> **Extracted records**:
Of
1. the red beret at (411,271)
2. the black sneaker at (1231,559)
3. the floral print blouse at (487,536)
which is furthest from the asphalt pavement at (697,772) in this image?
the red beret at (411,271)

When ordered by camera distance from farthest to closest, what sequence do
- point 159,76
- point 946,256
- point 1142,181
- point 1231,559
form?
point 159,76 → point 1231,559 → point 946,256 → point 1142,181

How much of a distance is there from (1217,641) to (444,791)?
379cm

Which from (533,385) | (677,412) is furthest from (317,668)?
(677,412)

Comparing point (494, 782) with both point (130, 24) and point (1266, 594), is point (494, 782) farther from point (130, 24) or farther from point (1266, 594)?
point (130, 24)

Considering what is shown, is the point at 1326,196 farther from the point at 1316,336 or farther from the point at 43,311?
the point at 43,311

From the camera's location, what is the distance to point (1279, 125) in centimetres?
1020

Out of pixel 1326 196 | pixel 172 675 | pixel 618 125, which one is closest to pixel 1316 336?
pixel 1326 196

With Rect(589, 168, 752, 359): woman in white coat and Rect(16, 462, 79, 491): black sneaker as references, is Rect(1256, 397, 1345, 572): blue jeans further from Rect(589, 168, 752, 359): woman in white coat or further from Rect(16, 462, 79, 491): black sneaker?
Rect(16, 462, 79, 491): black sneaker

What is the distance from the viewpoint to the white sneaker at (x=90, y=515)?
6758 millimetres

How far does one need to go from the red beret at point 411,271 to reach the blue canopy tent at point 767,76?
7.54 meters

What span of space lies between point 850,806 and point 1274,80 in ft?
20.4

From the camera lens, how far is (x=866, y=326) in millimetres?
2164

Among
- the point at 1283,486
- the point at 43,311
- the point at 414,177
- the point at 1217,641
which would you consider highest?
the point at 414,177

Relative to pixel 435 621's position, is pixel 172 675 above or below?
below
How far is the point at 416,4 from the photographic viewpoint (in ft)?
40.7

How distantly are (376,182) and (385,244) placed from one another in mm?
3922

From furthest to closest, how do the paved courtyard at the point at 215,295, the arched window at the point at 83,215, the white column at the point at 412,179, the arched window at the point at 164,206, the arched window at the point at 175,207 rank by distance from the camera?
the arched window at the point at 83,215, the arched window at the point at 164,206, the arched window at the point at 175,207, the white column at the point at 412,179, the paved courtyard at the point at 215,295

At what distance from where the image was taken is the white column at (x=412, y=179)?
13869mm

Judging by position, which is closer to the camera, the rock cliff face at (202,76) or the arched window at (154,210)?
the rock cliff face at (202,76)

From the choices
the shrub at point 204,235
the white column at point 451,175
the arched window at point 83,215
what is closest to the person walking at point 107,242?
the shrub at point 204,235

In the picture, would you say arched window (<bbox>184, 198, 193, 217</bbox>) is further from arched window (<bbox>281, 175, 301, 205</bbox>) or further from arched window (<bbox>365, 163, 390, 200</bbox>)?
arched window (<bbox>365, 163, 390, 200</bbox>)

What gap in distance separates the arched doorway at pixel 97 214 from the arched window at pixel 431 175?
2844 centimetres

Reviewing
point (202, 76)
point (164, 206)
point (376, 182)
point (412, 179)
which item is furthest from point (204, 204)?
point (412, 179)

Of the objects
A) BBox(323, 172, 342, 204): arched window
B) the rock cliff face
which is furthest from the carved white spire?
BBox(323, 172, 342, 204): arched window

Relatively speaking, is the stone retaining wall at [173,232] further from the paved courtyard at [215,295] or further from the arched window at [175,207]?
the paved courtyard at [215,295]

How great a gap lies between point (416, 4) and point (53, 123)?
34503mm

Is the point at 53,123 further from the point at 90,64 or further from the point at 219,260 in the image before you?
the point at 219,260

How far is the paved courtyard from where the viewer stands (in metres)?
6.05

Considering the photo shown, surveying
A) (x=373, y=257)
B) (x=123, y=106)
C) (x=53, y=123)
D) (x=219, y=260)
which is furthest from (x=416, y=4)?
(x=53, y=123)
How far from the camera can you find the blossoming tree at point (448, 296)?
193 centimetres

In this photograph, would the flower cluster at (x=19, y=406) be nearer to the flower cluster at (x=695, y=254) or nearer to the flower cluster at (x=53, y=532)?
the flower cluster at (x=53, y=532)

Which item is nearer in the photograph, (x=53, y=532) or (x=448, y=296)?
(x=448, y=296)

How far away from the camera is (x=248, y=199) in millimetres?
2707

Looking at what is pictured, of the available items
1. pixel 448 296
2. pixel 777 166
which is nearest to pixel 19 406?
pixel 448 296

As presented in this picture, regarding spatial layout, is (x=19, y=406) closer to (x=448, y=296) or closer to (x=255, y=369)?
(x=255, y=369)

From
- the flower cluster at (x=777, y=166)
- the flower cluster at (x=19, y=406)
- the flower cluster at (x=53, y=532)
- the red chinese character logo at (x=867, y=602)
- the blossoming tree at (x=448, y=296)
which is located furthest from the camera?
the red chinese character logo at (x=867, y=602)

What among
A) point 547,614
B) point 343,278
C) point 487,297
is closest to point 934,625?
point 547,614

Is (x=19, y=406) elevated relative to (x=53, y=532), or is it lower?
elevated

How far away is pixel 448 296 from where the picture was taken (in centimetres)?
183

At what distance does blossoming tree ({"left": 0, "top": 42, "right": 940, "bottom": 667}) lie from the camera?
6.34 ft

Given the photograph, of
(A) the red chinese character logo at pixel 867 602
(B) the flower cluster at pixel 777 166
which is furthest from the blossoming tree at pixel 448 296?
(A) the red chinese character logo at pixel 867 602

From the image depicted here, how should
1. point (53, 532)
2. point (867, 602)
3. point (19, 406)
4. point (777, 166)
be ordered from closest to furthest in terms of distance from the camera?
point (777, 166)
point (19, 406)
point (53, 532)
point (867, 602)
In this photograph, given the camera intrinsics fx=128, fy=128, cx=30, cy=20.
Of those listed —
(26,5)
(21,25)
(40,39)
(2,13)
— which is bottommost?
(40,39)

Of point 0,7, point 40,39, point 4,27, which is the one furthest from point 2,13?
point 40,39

> **Do this**:
Put every line of the records above into a JSON list of strings, one string per line, leaving out the blank lines.

> **Task response**:
[
  "Of",
  "1. the red beret at (411,271)",
  "2. the black sneaker at (1231,559)",
  "3. the floral print blouse at (487,536)",
  "which is furthest from the asphalt pavement at (697,772) in this image?",
  "the red beret at (411,271)",
  "When ordered by camera distance from farthest to closest, what sequence do",
  "- point 159,76",
  "- point 946,256",
  "- point 1142,181",
  "- point 1231,559",
  "form?",
  "point 159,76 → point 1231,559 → point 946,256 → point 1142,181",
  "How much of a distance is there from (1217,641) to (444,791)?",
  "379cm",
  "Which from (533,385) | (677,412) is furthest from (317,668)?",
  "(677,412)",
  "Comparing point (494, 782) with both point (130, 24) and point (1266, 594), is point (494, 782) farther from point (130, 24) or farther from point (1266, 594)?",
  "point (130, 24)",
  "Considering what is shown, is the point at 1326,196 farther from the point at 1316,336 or farther from the point at 43,311?",
  "the point at 43,311",
  "From the camera's location, what is the distance to point (1279, 125) in centimetres?",
  "1020",
  "Out of pixel 1326 196 | pixel 172 675 | pixel 618 125, which one is closest to pixel 1316 336?",
  "pixel 1326 196",
  "With Rect(589, 168, 752, 359): woman in white coat and Rect(16, 462, 79, 491): black sneaker as references, is Rect(1256, 397, 1345, 572): blue jeans further from Rect(589, 168, 752, 359): woman in white coat or further from Rect(16, 462, 79, 491): black sneaker?",
  "Rect(16, 462, 79, 491): black sneaker",
  "What is the distance from the viewpoint to the white sneaker at (x=90, y=515)?",
  "6758 millimetres",
  "How far does one need to go from the red beret at point 411,271 to reach the blue canopy tent at point 767,76?",
  "7.54 meters",
  "What span of space lies between point 850,806 and point 1274,80 in ft?",
  "20.4",
  "From the camera lens, how far is (x=866, y=326) in millimetres?",
  "2164",
  "Among",
  "- the point at 1283,486",
  "- the point at 43,311",
  "- the point at 414,177",
  "- the point at 1217,641",
  "which would you consider highest?",
  "the point at 414,177",
  "Relative to pixel 435 621's position, is pixel 172 675 above or below?",
  "below",
  "How far is the point at 416,4 from the photographic viewpoint (in ft)?",
  "40.7",
  "How distantly are (376,182) and (385,244) placed from one another in mm?",
  "3922",
  "From furthest to closest, how do the paved courtyard at the point at 215,295, the arched window at the point at 83,215, the white column at the point at 412,179, the arched window at the point at 164,206, the arched window at the point at 175,207 rank by distance from the camera?",
  "the arched window at the point at 83,215, the arched window at the point at 164,206, the arched window at the point at 175,207, the white column at the point at 412,179, the paved courtyard at the point at 215,295",
  "At what distance from where the image was taken is the white column at (x=412, y=179)?",
  "13869mm",
  "Judging by position, which is closer to the camera, the rock cliff face at (202,76) or the arched window at (154,210)?",
  "the rock cliff face at (202,76)",
  "From the choices",
  "the shrub at point 204,235",
  "the white column at point 451,175",
  "the arched window at point 83,215",
  "what is closest to the person walking at point 107,242?",
  "the shrub at point 204,235",
  "In the picture, would you say arched window (<bbox>184, 198, 193, 217</bbox>) is further from arched window (<bbox>281, 175, 301, 205</bbox>) or further from arched window (<bbox>365, 163, 390, 200</bbox>)?",
  "arched window (<bbox>365, 163, 390, 200</bbox>)",
  "What gap in distance separates the arched doorway at pixel 97 214 from the arched window at pixel 431 175?",
  "2844 centimetres",
  "Reviewing",
  "point (202, 76)",
  "point (164, 206)",
  "point (376, 182)",
  "point (412, 179)",
  "which item is furthest from point (204, 204)?",
  "point (412, 179)",
  "Of the objects",
  "A) BBox(323, 172, 342, 204): arched window",
  "B) the rock cliff face",
  "which is furthest from the carved white spire?",
  "BBox(323, 172, 342, 204): arched window",
  "Relatively speaking, is the stone retaining wall at [173,232] further from the paved courtyard at [215,295] or further from the arched window at [175,207]?",
  "the paved courtyard at [215,295]",
  "How great a gap lies between point (416, 4) and point (53, 123)?",
  "34503mm",
  "Is the point at 53,123 further from the point at 90,64 or further from the point at 219,260 in the image before you?",
  "the point at 219,260",
  "How far is the paved courtyard from where the viewer stands (in metres)?",
  "6.05",
  "Considering the photo shown, surveying",
  "A) (x=373, y=257)",
  "B) (x=123, y=106)",
  "C) (x=53, y=123)",
  "D) (x=219, y=260)",
  "which is furthest from (x=416, y=4)?",
  "(x=53, y=123)",
  "How far from the camera can you find the blossoming tree at point (448, 296)?",
  "193 centimetres",
  "In this photograph, would the flower cluster at (x=19, y=406) be nearer to the flower cluster at (x=695, y=254) or nearer to the flower cluster at (x=53, y=532)?",
  "the flower cluster at (x=53, y=532)",
  "Which item is nearer in the photograph, (x=53, y=532) or (x=448, y=296)?",
  "(x=448, y=296)",
  "How far away from the camera is (x=248, y=199) in millimetres?",
  "2707",
  "Looking at what is pictured, of the available items",
  "1. pixel 448 296",
  "2. pixel 777 166",
  "which is nearest to pixel 19 406?",
  "pixel 448 296",
  "As presented in this picture, regarding spatial layout, is (x=19, y=406) closer to (x=448, y=296) or closer to (x=255, y=369)?",
  "(x=255, y=369)",
  "From",
  "- the flower cluster at (x=777, y=166)",
  "- the flower cluster at (x=19, y=406)",
  "- the flower cluster at (x=53, y=532)",
  "- the red chinese character logo at (x=867, y=602)",
  "- the blossoming tree at (x=448, y=296)",
  "which is located furthest from the camera?",
  "the red chinese character logo at (x=867, y=602)",
  "What among",
  "A) point 547,614",
  "B) point 343,278",
  "C) point 487,297",
  "is closest to point 934,625?",
  "point 547,614",
  "Is (x=19, y=406) elevated relative to (x=53, y=532), or is it lower?",
  "elevated",
  "How far away is pixel 448 296 from where the picture was taken (in centimetres)?",
  "183",
  "At what distance does blossoming tree ({\"left\": 0, \"top\": 42, \"right\": 940, \"bottom\": 667}) lie from the camera?",
  "6.34 ft",
  "Given the photograph, of",
  "(A) the red chinese character logo at pixel 867 602",
  "(B) the flower cluster at pixel 777 166",
  "which is furthest from the blossoming tree at pixel 448 296?",
  "(A) the red chinese character logo at pixel 867 602",
  "From the image depicted here, how should",
  "1. point (53, 532)",
  "2. point (867, 602)",
  "3. point (19, 406)",
  "4. point (777, 166)",
  "be ordered from closest to furthest in terms of distance from the camera?",
  "point (777, 166)",
  "point (19, 406)",
  "point (53, 532)",
  "point (867, 602)",
  "In this photograph, given the camera intrinsics fx=128, fy=128, cx=30, cy=20.",
  "Of those listed —",
  "(26,5)",
  "(21,25)",
  "(40,39)",
  "(2,13)",
  "— which is bottommost?",
  "(40,39)",
  "Of point 0,7, point 40,39, point 4,27, which is the one furthest from point 2,13?",
  "point 40,39"
]